Starting with the second category – you know that you can tell what someone is thinking without them saying a word. You see it all the time. A friend comes in, throws her purse on the table, drops into the chair and sighs. You know that something bothering her and she hasn’t even said one word yet. A teenager thrusts her hip out to the while rolling her eyes. Four year old thrusts his lower lip out as far as it will go and stomps off to do what you’ve told him to do. The man across the bar makes eye contact and lifts his chin and eyebrows at the same time. The woman he’s looking at flips her hair and looks away. In all of these cases communication is happening and not one word was spoken (I’m aware of irony of writing about this).
Of course these wordless conversations are not always as clear as we would like them to be. Misunderstandings abound when you rely on these kinds of things for communication – which can be fun to write about. When a teenager rolls his eyes is he telling you that you are being stupid? Or maybe it’s that you’ve already told him this six times today, or maybe he’s just bored. He probably isn’t trying to tell you that he doesn’t respect you at all, but I don’t know many parents who wouldn’t get that message from the eye roll. What about the co-worker who never manages to meet your eyes. Is he shy, scared of you, or secretly plotting your demise? Is he showing respect or disrespect?
This part of the meta-linguistics also includes facial expressions. You know when your friend doesn’t like the dinner you cooked from that fun looking recipe. He can’t keep it off his face, no matter what he might say about it. Facial expressions can also enhance or negate the meaning of the words you say. Imagine saying “I have a headache” with a smile on your face. That’s how your facial expression can negate your words. On the other hand saying “I have a headache” while scrunching your eyes adds information about how much your head hurts. People react to that. An experiment to try (if you are secure in your relationship) tell your sweetie “I love you” while blandly looking at your fingernails. See what happens, and be prepared to make up for that.

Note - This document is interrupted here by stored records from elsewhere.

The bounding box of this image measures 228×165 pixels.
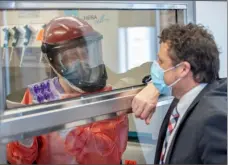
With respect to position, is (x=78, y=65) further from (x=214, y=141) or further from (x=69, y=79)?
(x=214, y=141)

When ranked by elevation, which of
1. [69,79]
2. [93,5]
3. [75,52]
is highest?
[93,5]

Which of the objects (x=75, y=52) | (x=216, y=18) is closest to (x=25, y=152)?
(x=75, y=52)

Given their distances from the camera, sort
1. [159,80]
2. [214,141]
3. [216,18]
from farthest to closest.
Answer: [216,18] < [159,80] < [214,141]

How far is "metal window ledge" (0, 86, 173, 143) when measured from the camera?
0.99m

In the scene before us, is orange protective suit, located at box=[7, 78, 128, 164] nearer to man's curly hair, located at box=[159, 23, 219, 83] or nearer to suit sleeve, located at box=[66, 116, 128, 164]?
suit sleeve, located at box=[66, 116, 128, 164]

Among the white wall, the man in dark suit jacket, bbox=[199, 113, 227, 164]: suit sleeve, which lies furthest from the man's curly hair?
the white wall

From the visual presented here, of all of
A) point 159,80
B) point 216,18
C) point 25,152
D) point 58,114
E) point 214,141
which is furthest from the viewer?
point 216,18

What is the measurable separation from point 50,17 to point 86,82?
33 cm

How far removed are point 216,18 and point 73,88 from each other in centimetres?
125

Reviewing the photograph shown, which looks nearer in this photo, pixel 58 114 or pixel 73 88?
pixel 58 114

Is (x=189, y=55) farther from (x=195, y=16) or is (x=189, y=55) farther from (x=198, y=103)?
(x=195, y=16)

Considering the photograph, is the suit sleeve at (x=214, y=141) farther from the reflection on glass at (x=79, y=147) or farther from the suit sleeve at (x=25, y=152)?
the suit sleeve at (x=25, y=152)

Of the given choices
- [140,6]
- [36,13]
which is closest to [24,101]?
[36,13]

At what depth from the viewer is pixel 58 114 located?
3.53ft
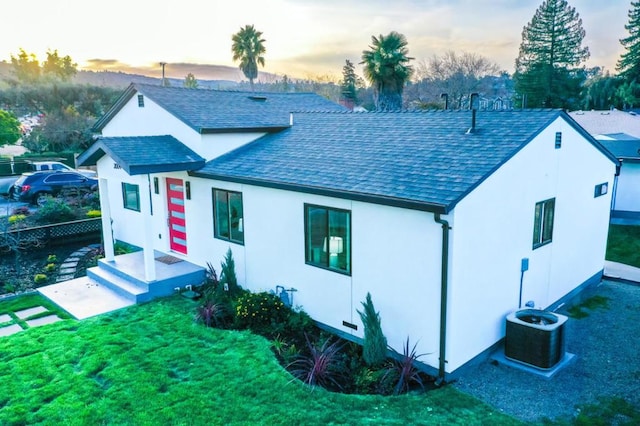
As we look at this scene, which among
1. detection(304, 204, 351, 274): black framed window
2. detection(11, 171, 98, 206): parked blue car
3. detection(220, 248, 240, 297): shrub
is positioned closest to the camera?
detection(304, 204, 351, 274): black framed window

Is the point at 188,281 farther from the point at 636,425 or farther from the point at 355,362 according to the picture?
the point at 636,425

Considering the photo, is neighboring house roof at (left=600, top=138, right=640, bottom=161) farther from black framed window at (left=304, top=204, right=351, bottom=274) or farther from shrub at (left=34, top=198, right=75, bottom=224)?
shrub at (left=34, top=198, right=75, bottom=224)

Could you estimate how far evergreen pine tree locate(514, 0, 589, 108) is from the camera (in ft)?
149

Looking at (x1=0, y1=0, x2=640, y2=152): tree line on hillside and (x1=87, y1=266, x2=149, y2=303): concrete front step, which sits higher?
(x1=0, y1=0, x2=640, y2=152): tree line on hillside

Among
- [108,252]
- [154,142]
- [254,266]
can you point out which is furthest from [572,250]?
[108,252]

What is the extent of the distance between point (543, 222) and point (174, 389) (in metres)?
7.58

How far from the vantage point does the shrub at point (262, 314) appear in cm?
903

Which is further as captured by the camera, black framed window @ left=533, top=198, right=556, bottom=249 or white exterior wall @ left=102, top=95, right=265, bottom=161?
white exterior wall @ left=102, top=95, right=265, bottom=161

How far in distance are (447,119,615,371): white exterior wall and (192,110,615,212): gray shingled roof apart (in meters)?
0.33

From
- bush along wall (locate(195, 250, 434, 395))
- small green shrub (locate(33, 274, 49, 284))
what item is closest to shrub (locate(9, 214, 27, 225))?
small green shrub (locate(33, 274, 49, 284))

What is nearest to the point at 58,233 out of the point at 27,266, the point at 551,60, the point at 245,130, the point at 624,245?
the point at 27,266

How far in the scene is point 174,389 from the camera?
684cm

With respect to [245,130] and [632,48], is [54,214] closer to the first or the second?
[245,130]

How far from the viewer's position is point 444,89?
1865 inches
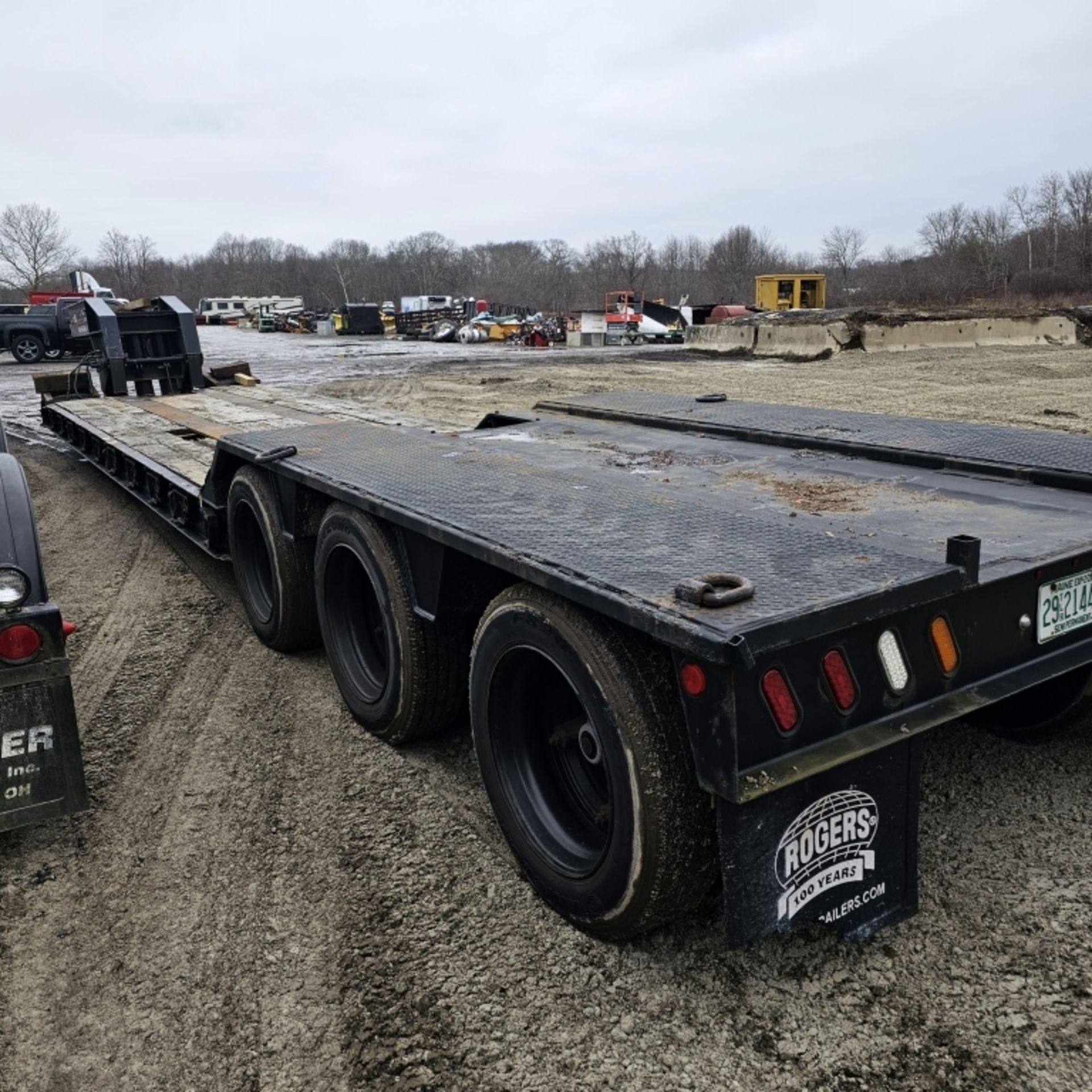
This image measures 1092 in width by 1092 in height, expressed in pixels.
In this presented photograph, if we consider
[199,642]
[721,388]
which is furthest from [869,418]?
[721,388]

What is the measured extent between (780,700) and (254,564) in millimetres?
3737

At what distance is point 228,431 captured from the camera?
24.4 feet

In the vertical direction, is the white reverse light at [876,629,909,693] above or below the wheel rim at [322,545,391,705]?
above

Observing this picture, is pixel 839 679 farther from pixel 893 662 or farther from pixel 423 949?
pixel 423 949

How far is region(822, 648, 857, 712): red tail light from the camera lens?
224 cm

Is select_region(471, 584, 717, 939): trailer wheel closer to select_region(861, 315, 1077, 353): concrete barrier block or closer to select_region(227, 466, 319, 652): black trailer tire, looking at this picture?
select_region(227, 466, 319, 652): black trailer tire

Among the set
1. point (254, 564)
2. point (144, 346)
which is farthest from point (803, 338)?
point (254, 564)

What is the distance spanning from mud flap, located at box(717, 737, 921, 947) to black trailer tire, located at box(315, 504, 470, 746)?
1.54 meters

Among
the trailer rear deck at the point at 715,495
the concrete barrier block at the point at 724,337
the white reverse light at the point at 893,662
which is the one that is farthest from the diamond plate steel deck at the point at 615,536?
the concrete barrier block at the point at 724,337

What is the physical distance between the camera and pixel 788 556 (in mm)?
2594

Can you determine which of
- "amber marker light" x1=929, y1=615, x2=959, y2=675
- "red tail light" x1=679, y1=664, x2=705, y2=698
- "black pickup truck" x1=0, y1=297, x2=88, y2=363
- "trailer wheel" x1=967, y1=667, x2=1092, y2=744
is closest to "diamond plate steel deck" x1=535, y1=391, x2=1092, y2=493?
"trailer wheel" x1=967, y1=667, x2=1092, y2=744

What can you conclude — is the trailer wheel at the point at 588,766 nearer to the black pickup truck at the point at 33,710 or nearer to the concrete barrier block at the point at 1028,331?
the black pickup truck at the point at 33,710

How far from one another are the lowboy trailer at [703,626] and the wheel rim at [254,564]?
0.42 meters

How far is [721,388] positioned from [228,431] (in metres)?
12.2
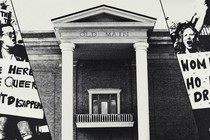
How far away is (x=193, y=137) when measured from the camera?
1188 inches

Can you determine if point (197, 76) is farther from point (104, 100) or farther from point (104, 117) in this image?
point (104, 100)

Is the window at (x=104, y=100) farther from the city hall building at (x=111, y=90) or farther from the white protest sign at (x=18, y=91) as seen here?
the white protest sign at (x=18, y=91)

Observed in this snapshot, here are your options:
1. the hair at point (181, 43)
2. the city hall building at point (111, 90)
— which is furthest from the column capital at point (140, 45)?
the hair at point (181, 43)

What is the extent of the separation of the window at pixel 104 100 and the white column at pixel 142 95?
3825 millimetres

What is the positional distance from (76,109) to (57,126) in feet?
5.91

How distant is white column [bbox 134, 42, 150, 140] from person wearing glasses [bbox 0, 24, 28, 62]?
23.3 ft

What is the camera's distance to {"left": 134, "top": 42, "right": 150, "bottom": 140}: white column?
2605 centimetres

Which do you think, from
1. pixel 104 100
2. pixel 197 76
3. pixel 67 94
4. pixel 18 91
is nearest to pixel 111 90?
pixel 104 100

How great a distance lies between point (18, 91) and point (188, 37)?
10918mm

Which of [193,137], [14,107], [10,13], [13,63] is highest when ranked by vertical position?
[10,13]

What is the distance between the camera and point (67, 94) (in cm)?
2605

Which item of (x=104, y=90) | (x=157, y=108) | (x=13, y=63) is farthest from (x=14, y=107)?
(x=157, y=108)

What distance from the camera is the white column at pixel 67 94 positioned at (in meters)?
25.7

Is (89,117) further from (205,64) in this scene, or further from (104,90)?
(205,64)
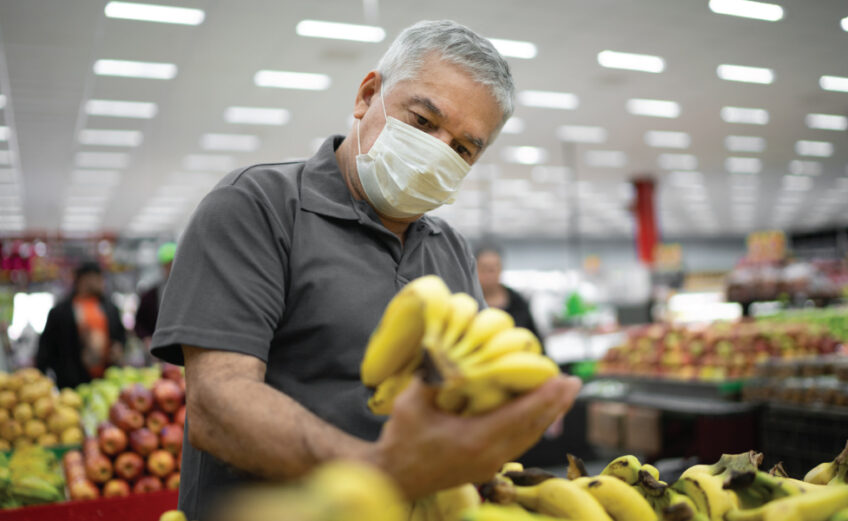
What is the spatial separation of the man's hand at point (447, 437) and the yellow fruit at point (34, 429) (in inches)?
116

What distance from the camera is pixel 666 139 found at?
41.2ft

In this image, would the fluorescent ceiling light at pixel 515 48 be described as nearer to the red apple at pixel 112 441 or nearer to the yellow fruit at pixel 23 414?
the yellow fruit at pixel 23 414

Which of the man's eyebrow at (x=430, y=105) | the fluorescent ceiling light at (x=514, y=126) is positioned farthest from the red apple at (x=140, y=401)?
the fluorescent ceiling light at (x=514, y=126)

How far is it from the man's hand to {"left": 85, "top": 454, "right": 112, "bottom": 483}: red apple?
6.77 feet

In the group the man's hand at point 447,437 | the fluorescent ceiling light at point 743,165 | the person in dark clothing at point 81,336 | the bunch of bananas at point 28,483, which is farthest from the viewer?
the fluorescent ceiling light at point 743,165

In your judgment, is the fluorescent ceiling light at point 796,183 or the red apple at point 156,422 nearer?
the red apple at point 156,422

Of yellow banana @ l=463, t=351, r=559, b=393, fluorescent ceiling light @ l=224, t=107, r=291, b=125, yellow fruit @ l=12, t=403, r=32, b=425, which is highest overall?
fluorescent ceiling light @ l=224, t=107, r=291, b=125

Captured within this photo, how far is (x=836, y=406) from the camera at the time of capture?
3535mm

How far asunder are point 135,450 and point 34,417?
1.00 m

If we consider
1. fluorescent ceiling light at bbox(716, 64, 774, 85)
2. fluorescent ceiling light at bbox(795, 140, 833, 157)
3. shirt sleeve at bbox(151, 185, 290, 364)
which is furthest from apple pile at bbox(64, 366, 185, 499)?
fluorescent ceiling light at bbox(795, 140, 833, 157)

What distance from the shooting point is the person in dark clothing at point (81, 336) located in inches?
194

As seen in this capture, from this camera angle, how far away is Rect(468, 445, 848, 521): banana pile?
0.90 meters

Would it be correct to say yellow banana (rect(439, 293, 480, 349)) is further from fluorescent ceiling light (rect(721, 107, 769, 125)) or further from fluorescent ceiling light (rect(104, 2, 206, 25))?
fluorescent ceiling light (rect(721, 107, 769, 125))

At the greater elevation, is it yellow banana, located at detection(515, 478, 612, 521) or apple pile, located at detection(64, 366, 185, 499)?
yellow banana, located at detection(515, 478, 612, 521)
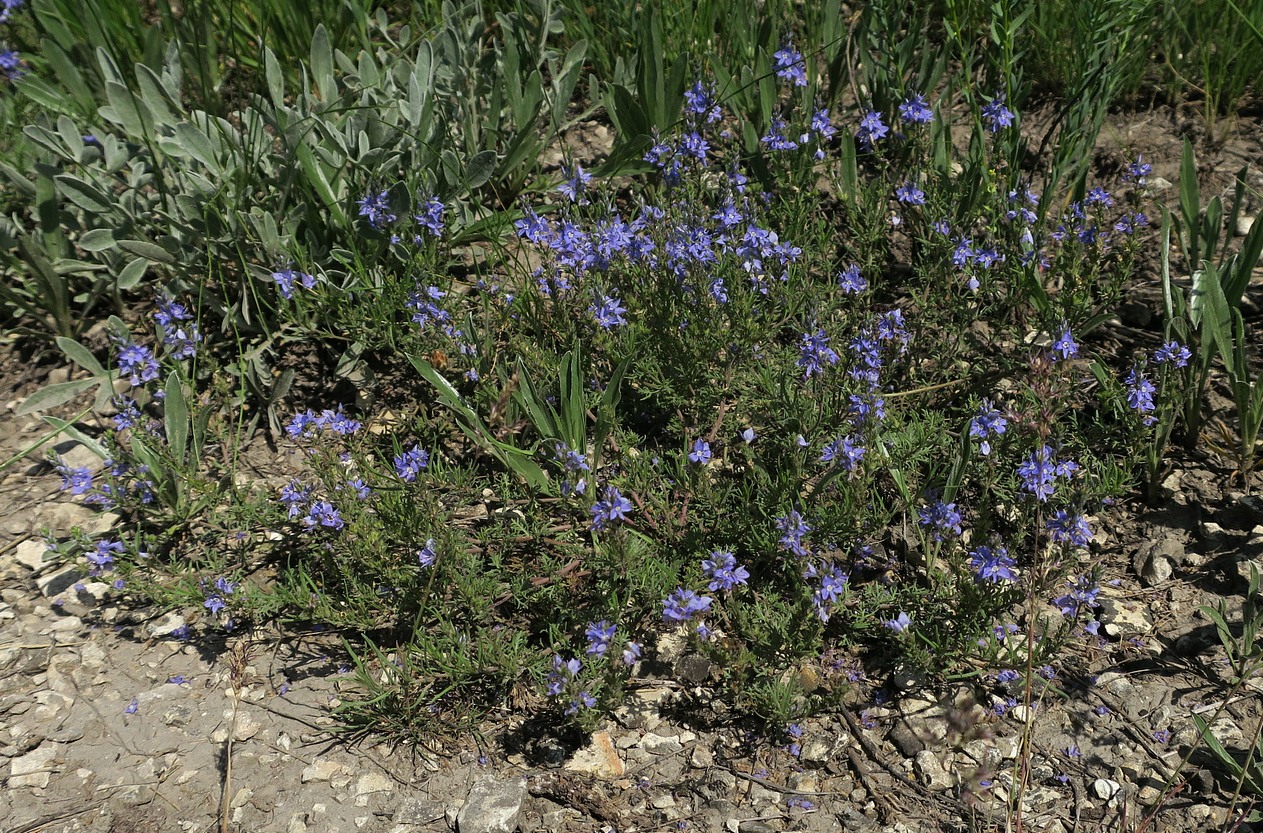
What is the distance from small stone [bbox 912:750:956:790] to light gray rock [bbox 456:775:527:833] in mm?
1082

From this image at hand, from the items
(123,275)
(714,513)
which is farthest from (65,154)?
(714,513)

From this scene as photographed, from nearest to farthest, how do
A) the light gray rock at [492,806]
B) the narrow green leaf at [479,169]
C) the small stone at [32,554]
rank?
the light gray rock at [492,806], the small stone at [32,554], the narrow green leaf at [479,169]

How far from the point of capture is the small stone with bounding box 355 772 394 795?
273cm

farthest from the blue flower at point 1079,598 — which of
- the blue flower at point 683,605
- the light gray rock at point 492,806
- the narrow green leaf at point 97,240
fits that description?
the narrow green leaf at point 97,240

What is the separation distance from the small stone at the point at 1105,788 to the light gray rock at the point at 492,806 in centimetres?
153

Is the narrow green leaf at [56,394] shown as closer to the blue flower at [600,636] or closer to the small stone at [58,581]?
the small stone at [58,581]

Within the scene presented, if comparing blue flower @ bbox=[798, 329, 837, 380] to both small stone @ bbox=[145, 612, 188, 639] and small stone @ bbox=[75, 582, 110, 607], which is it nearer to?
small stone @ bbox=[145, 612, 188, 639]

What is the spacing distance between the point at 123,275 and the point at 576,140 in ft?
7.00

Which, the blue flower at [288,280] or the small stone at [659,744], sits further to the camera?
the blue flower at [288,280]

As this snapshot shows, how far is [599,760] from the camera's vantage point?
110 inches

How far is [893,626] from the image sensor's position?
2.78 metres

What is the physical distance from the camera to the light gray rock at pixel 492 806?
260cm

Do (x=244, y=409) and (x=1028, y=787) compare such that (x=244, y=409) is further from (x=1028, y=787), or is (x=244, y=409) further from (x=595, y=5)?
(x=1028, y=787)

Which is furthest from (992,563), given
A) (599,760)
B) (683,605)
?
(599,760)
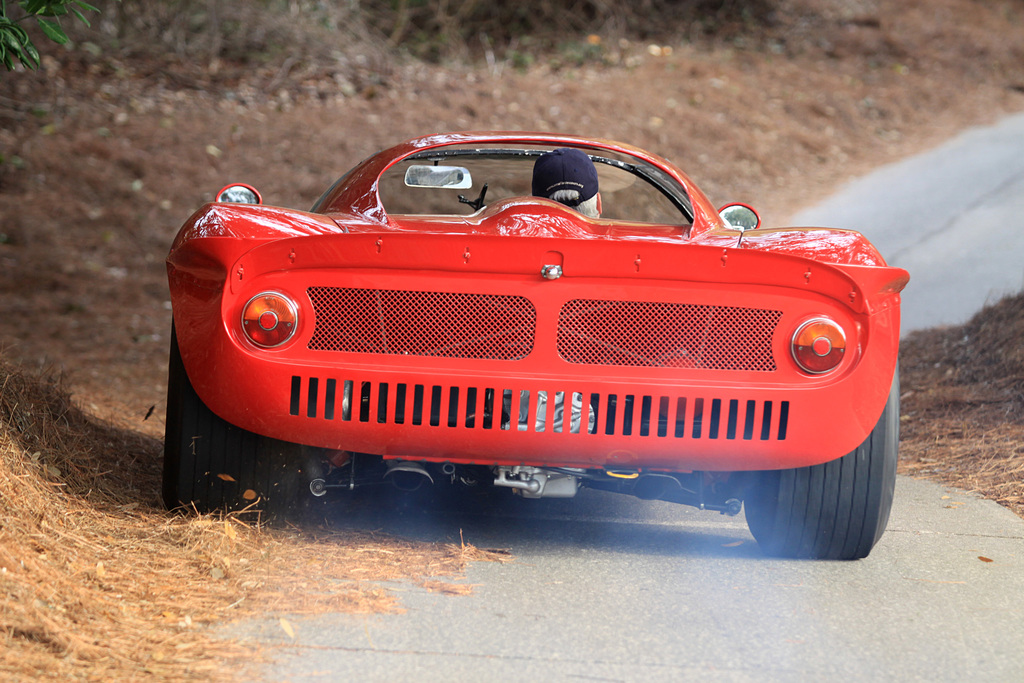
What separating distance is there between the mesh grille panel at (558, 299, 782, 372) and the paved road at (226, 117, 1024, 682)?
0.70 metres

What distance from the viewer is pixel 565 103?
575 inches

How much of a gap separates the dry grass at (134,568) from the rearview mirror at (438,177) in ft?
4.45

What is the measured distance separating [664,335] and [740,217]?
141 cm

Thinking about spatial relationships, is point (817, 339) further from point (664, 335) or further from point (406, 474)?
point (406, 474)

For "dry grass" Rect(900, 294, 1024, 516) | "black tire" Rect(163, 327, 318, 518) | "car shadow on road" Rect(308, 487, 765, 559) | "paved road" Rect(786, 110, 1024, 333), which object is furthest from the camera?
"paved road" Rect(786, 110, 1024, 333)

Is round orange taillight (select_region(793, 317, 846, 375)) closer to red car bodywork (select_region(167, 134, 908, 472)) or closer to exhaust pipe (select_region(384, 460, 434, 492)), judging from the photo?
red car bodywork (select_region(167, 134, 908, 472))

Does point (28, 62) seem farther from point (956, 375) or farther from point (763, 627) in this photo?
point (956, 375)

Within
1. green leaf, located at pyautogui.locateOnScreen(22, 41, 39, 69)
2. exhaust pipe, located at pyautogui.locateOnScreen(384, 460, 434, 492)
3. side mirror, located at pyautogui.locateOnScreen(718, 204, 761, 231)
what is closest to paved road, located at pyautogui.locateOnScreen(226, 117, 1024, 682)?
exhaust pipe, located at pyautogui.locateOnScreen(384, 460, 434, 492)

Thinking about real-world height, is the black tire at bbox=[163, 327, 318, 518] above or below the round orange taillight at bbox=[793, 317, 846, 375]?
below

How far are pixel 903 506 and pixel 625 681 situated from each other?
233 cm

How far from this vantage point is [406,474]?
3.29 meters

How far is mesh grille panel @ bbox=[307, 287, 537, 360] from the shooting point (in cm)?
297

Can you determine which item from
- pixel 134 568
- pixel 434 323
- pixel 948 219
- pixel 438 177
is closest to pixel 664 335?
pixel 434 323

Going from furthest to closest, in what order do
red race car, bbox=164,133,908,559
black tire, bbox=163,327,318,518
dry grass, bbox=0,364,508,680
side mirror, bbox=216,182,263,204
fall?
side mirror, bbox=216,182,263,204, black tire, bbox=163,327,318,518, red race car, bbox=164,133,908,559, dry grass, bbox=0,364,508,680
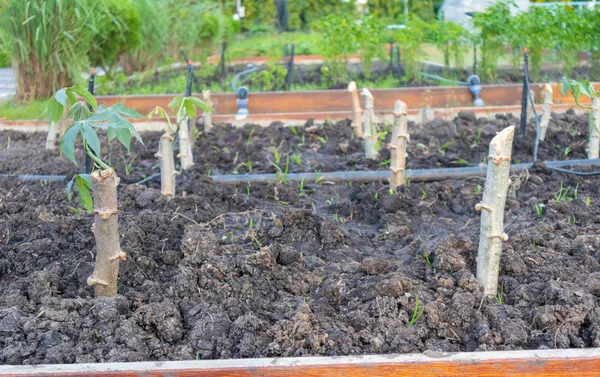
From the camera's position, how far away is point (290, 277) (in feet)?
8.04

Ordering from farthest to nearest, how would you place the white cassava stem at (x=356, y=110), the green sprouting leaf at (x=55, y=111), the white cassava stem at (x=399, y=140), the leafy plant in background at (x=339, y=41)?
1. the leafy plant in background at (x=339, y=41)
2. the white cassava stem at (x=356, y=110)
3. the white cassava stem at (x=399, y=140)
4. the green sprouting leaf at (x=55, y=111)

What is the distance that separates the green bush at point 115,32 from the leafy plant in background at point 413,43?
2934mm

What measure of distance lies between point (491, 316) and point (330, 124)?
132 inches

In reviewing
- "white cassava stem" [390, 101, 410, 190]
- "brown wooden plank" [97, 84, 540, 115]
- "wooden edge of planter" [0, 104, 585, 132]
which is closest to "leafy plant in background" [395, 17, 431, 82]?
"brown wooden plank" [97, 84, 540, 115]

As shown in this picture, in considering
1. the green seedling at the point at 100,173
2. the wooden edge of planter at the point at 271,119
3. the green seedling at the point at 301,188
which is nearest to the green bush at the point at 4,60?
the wooden edge of planter at the point at 271,119

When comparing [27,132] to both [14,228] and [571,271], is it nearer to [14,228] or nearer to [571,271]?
[14,228]

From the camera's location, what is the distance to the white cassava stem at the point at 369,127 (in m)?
4.12

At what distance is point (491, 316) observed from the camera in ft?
7.11

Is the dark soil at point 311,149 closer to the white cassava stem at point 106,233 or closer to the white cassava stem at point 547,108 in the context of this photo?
the white cassava stem at point 547,108

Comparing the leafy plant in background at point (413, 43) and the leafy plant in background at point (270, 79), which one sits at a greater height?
the leafy plant in background at point (413, 43)

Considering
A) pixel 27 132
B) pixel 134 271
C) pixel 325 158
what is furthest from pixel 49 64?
pixel 134 271

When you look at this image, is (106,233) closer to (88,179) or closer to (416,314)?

The other section of meta-linguistics is all about how you say the words. This part is a little harder to discuss just because it is so closely related to the words. Sometimes this is referred to as prosody – the tone, pace, and pitch of the speech. Prosody is usually how you tell the difference between straight and sarcastic speech. Try it for yourself – say “I love that” in two ways and see how it comes out. Record yourself if you can’t hear it while just sitting there in front of your computer. The difference is quite striking when other people say it.
For real life application, have you ever said or been told “It’s not what you said that pissed me off, it’s how you said it.”? There are hazards of asking people to do the dishes if you are annoyed when you ask them. My Sweetie does this one all the time. There is just something about his tone of voice that tells me that he’s annoyed. I react immediately by getting annoyed myself and tell myself that it’s because he sounds like he’s said a million times but this is the first I’ve heard of it. To be fair I do the same thing about putting the towels back in the bathroom, usually with the same effect in him.
In writing fiction the prosody is the hardest part of speech to mimic. You can put in some dialog tags to show things like yelling or whispering, but it is generally considered weak to use things like “she said sarcastically”. You get a little more leeway if you say “her words dripped with sarcasm.” You are better off showing the attitudes of your speakers through their body language, and the reactions of the other characters, and trust your readers to add the right prosody on their own.
Just like body language and facial expression, prosody can either support or negate the meanings of the words you say. If you talk about being excited with a slow pace and a low tone, people won’t believe that you are really excited. The same is true if you shout rapidly about how bored you are. Switch the prosody on these examples and you will be supporting your message.
Now I challenge you to observe all these things in your daily life. You can’t not use body language, facial expression or prosody – they are all intrinsic to communication. What you can do is deliberately alter any one of these and see what happens. Go play, then come back and tell me what happened.